O ĆWICZENIU: Przepisz dokładnie fragment relacji z meczu Realu od słów „Twitter @RMadridInfo |” do słów „także i dziś.”.

FRAGMENT TEKSTU:
········

Twitter @RMadridInfo |
"Królewscy" przez większość meczu grali bezpłciowo, jakby z poczuciem, że przecież może się on sam wygrać. Widać było grzechy z poprzednich spotkań - choćby z Legią w Warszawie, czy przeciwko Las Palmas - chłodne lekceważenie rywala i granie na granicy odpowiedzialności. Szybka bramka Benzemy jeszcze to spotęgowała. Spacerujący Modrić, niedokładny Kroos, tracący Casemiro... Obrazek znany z meczów ze słabszymi rywalami powielił się także i dziś.
Ale czy Japończycy potrafili to wykorzystać? Niespecjalnie, chociaż przez kilka minut nawet prowadzili. Wtedy jednak Real włączył trzeci bieg i dość szybko doprowadził do wyrównania po pewnym rzucie karnym Cristiano Ronaldo, by po chwili znów wrócić do spacerowego tempa.

········

Dane do wiązania tekstu z obszarami obrazu:

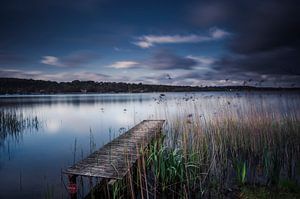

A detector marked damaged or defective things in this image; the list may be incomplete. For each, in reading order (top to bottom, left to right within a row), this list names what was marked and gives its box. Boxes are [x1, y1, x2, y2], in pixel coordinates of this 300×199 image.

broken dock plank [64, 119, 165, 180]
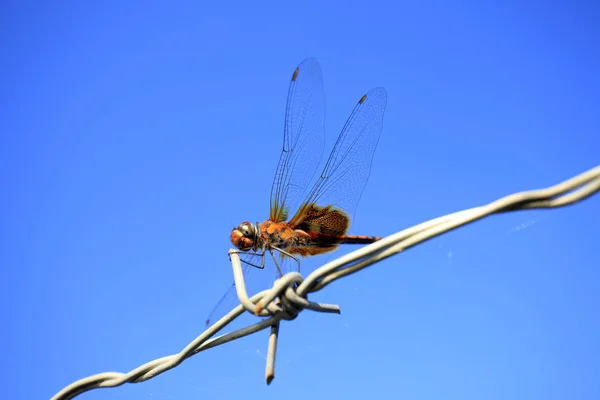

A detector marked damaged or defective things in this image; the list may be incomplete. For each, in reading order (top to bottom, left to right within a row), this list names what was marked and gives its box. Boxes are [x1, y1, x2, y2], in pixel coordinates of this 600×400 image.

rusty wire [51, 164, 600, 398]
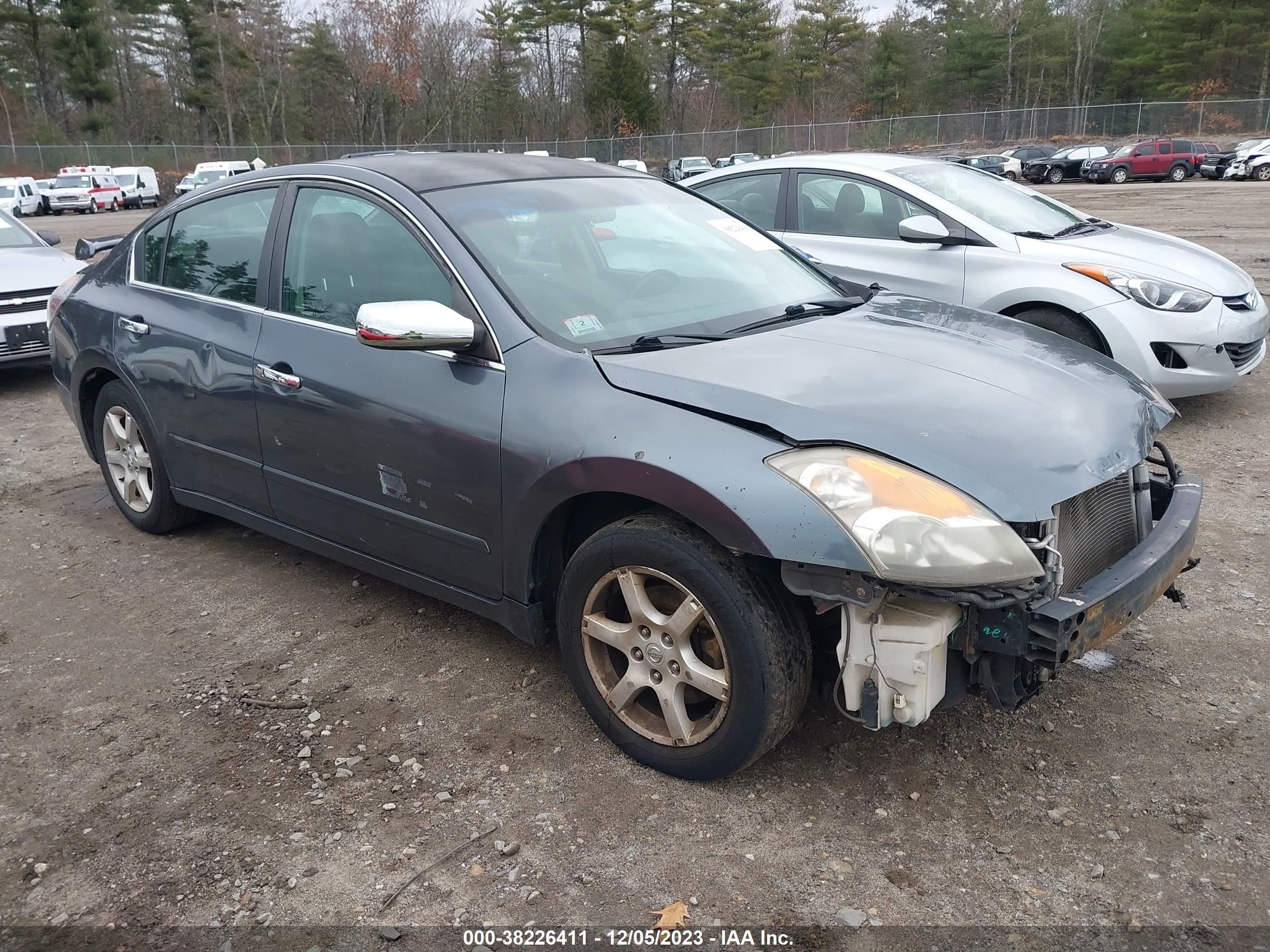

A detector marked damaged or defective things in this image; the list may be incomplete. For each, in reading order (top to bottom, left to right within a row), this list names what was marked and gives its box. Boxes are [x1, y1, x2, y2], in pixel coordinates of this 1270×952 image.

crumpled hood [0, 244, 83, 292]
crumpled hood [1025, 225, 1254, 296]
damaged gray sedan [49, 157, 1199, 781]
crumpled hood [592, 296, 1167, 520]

········

WYNIK:
Twitter @RMadridInfo |
"Królewscy" przez większość meczu grali bezpłciowo, jakby z poczuciem, że przecież może się on sam wygrać. Widać było grzechy z poprzednich spotkań - choćby z Legią w Warszawie, czy przeciwko Las Palmas - chłodne lekceważenie rywala i granie na granicy odpowiedzialności. Szybka bramka Benzemy jeszcze to spotęgowała. Spacerujący Modrić, niedokładny Kroos, tracący Casemiro... Obrazek znany z meczów ze słabszymi rywalami powielił się także i dziś.